**Requests**
1 – In the forum thread about moving MySQL data into BigQuery, how many DAGs does WePay's single config-driven ETL DAG file generate?
2 – From the forum thread about moving MySQL data into BigQuery, reproduce word for word the passage that begins with the words containing "For loading into" and ends with "DIR = os.path.dirname(os.path.realpath(__file__))".

**Extract provided**
--
0

I have several Django (python) based, back-end web applications that I would like to start piping data into Google Big Query in an automated fashion. The relational database on the backend is MySQL, these applications are not public facing and not in Google App Engine.

We already have Google Apps for Business along with a Google Big Data project set up. With that said I can manually dump tables into CSV and import into Big Query but is there some best practices on automating this kind of data delivery into Google? I've poured over the documentation and don't really see any definitive writing on this matter.

Any advice would be appreciated.

Thanks for reading

xXPhenom22Xx
  • 1,265
  • 5
  • 29
  • 63

2 Answers2

2

Recently WePay started a series of articles on how they use BigQuery to run their analytics. Their second article highlights how they use Apache AirFlow to move data from MySQL to BigQuery:

As they mention "We have only a single config-driven ETL DAG file. It dynamically generates over 200 DAGs", and "The most important part is the select block. This defines which columns we pull from MySQL and load into BigQuery".

See the article for more details.

Felipe Hoffa
  • 54,922
  • 16
  • 151
  • 325
0

You can use Python robots, which run on Linux with crontab.

For loading into Google Cloud Platform BigQuery, I use pandas_gbq.to_gbq library:

  • Create your dataframe (df) according to this or this
  • In order to get the Token.jsonfile:

    • Create a Google Cloud Platform BigQuery service account.
    • Load the JSON file:

       from google.oauth2 import service_account
       import pandas as pd
       import pandas_gbq
       DIR = os.path.dirname(os.path.realpath(__file__))
       TOKEN_AUTH = DIR + '/token.json'
       CREDENTIALS = service_account.Credentials.from_service_account_file(TOKEN_AUTH)
       #df is a pandas dataframe
       pandas_gbq.to_gbq(df, '<dataset>.<table_name>', project_id='<project_id>',
                        if_exists=<replace or append> , credentials=CREDENTIALS)
      

Once you have created your tocken, install crontab on Linux and schedule your load-robot task:

Finally, you can also use Apache Airflow (for advanced users with Docker skills)

Victor
  • 2,450
  • 2
  • 23
  • 54
--
**Records supplied**
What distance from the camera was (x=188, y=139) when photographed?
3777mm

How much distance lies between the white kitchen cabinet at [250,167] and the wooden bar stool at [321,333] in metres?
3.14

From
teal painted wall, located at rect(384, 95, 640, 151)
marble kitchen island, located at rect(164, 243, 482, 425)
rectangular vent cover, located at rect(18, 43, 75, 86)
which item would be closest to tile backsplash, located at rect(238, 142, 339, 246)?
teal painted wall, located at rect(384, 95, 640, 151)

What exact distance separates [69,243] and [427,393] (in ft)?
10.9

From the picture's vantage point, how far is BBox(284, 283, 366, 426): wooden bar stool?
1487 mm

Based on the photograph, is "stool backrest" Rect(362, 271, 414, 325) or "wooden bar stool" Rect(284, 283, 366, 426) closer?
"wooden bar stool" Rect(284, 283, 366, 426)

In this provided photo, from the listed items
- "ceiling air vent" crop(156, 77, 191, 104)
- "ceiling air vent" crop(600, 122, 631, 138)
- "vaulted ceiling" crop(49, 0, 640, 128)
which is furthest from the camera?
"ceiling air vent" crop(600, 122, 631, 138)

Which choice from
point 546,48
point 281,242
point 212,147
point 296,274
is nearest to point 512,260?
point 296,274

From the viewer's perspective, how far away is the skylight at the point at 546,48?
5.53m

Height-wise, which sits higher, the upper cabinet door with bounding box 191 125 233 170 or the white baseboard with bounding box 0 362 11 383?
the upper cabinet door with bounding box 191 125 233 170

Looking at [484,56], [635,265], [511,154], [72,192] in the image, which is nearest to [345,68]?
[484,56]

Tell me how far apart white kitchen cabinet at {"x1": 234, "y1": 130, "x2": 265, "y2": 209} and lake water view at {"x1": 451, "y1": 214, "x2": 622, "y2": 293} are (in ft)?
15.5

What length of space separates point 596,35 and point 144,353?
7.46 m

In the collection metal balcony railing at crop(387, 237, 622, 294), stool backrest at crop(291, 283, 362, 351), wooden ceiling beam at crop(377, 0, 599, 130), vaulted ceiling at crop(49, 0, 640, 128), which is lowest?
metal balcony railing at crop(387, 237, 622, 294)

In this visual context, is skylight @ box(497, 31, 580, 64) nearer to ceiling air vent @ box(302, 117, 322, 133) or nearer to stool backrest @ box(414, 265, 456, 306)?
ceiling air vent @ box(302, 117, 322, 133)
--
**Answers to the tasks**
1 – Over 200.

2 –
For loading into Google Cloud Platform BigQuery, I use pandas_gbq.to_gbq library:

  • Create your dataframe (df) according to this or this
  • In order to get the Token.jsonfile:

    • Create a Google Cloud Platform BigQuery service account.
    • Load the JSON file:

       from google.oauth2 import service_account
       import pandas as pd
       import pandas_gbq
       DIR = os.path.dirname(os.path.realpath(__file__))